“Season's greetings from Jingle Hell” Special to The Globe and Mail, Dec. 18, 2004, L16 

If you're one of those customers whining about the travails of holiday shopping, you should consider what it's like on the other side of the counter.

Don't be fooled by the placid smiles and the gleaming countertops. The retail sales environment is a jungle this time of the year. When the carols start spinning and the glittering ornaments appear, the temperature in Jingle Hell goes up.

“It's supposed to be a happy time of year,” Guess co-manager Chris Morgan at the Yonge and Dundas Streets store says with a sigh.

“But everyone's scrambling, doing their last-minute shopping for New Year's outfits or their gift-giving lists, and the holiday cheer is lost.”

“Service people are an easy target,” says Kingi Carpenter, owner of Peach Berserk in Toronto. “It's a falsehood that the customer's always right.
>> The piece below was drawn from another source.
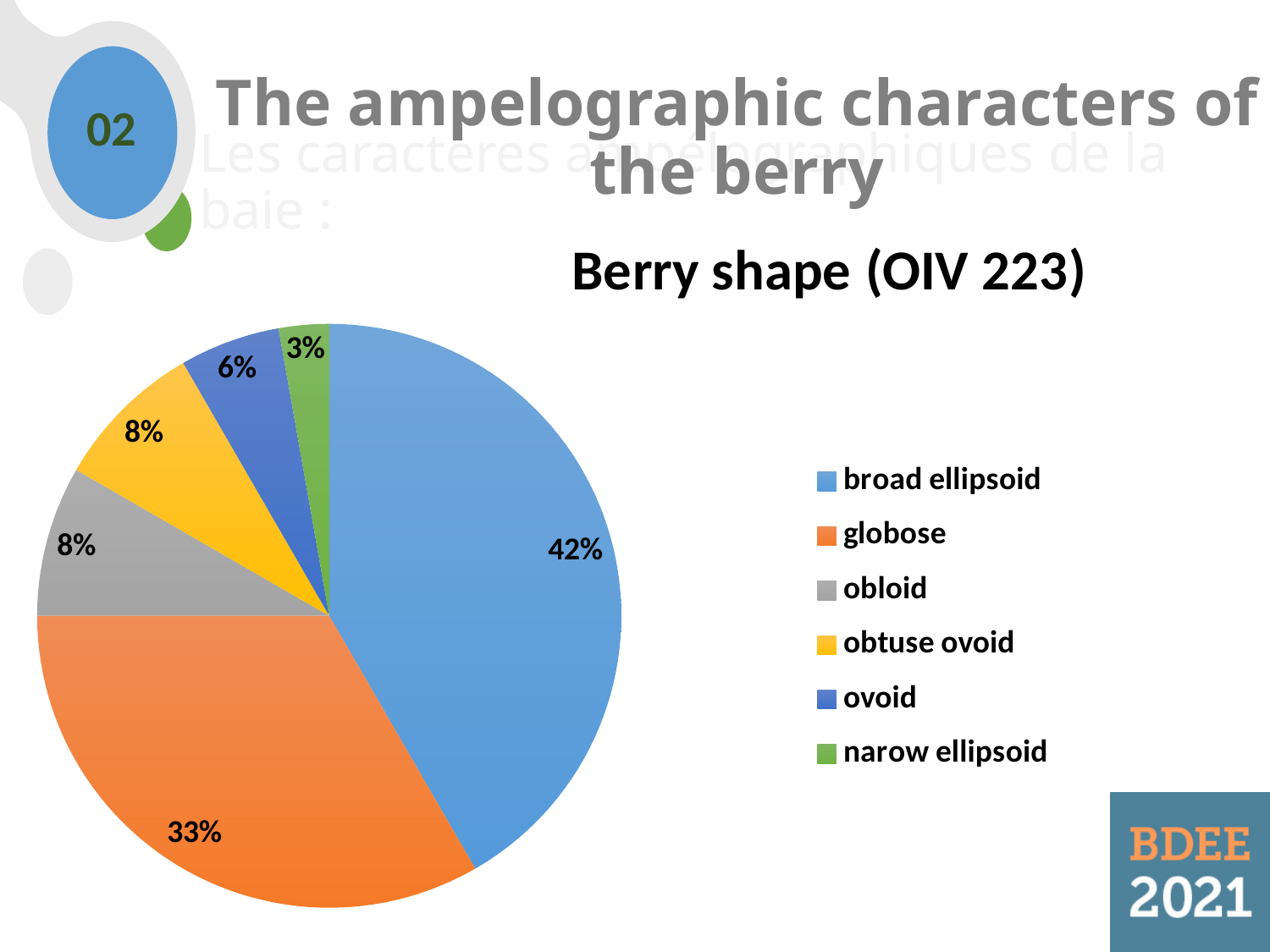
What share of the pie does narow ellipsoid have? 3% What kind of chart is shown on the slide? pie chart What share of the pie does obtuse ovoid have? 8% Which berry shape has the largest share of the pie? broad ellipsoid What is the title of the chart? Berry shape (OIV 223) How many berry shape categories does the legend list? 6 What share of the pie does ovoid have? 6% Which berry shape has the smallest share of the pie? narow ellipsoid Which has a larger share, ovoid or obloid? obloid What is the difference in percentage points between broad ellipsoid and globose? 9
It's so unfair — they throw that in our face.”

Kim (not her real name) has been a luxury-goods saleswoman on Toronto's Bloor Street strip since 1995. She once found a sealed chocolate-flavoured condom in a handbag a customer tried to return. “Madam,” she told the customer, “it appears someone put something in the bag when you weren't looking, because I don't believe it's one of our gifts with purchase.”

Antonio Aiello's worst day on the job was last year during the holiday season. Aiello has been a sales associate at jewellery kiosk Gypsy in the Yorkdale Shopping Mall in Toronto for four years. One night a customer came in at 11, and left four long hours later. She wanted to swap her own jewellery with Gypsy's stock.

“She thought it was a flea market,” Aiello says. “It was the worst day of my life. I wanted to quit.” When she came back this year and asked for him, Aiello hid underneath the booth and his colleagues told her that he had quit.

Customer aggression, says Alicia Grandey, assistant professor of industrial-organizational psychology at Penn State, results in reduced efficiency, and increased burnout and absenteeism.

“Employers need to reassure employees in private that they are not always at the mercy of customer whims and that they are just as valued as the customer,” Grandey says.

A 2004 study appearing in the Journal of Organizational Behavior also concluded that employers need to support employees dealing with pushy customers.

But sometimes it's fellow employees who create the most tension. Back when I worked at a high-end store in Toronto, I was careful to watch my back during the holidays because the competition to make a sale was fierce.

One colleague ripped the hold tag with my name off a handbag and processed it as her own. When I confronted her, she insisted that the tag must have fallen off into the garbage can.

When another sales associate returned a pricey item twice under someone else's employee number, tensions escalated to the point that she fainted.

“You have to stake your claim and sit on it,” Kim says. “The whole nature of the biz is to create that kind of acrimony because that will then drive the business.”

If you don't believe it, walk into your nearest chichi store and pick up the most expensive item you can find. Smile and make eye contact with the sales associate, then pay for it in the next sales area. Return 10 minutes later to watch the tears, venom and clumps of hair fly.

“It's a world of the piranhas and somebody's got to die,” Kim says.

Then there's the long hours and the strain that seasonal employees put on regular staff. Hired to take the pressure off, they can actually increase the work load because they aren't trained properly, Debbie says. “The stores invest nothing in these people and so they get nothing in return.”

Everyone has their cracking point. For Debbie, it's the music. “They are playing carols the week before Halloween, so by the time Christmas rolls around, I am ready to shoot myself when I hear Jingle Bells,” she says.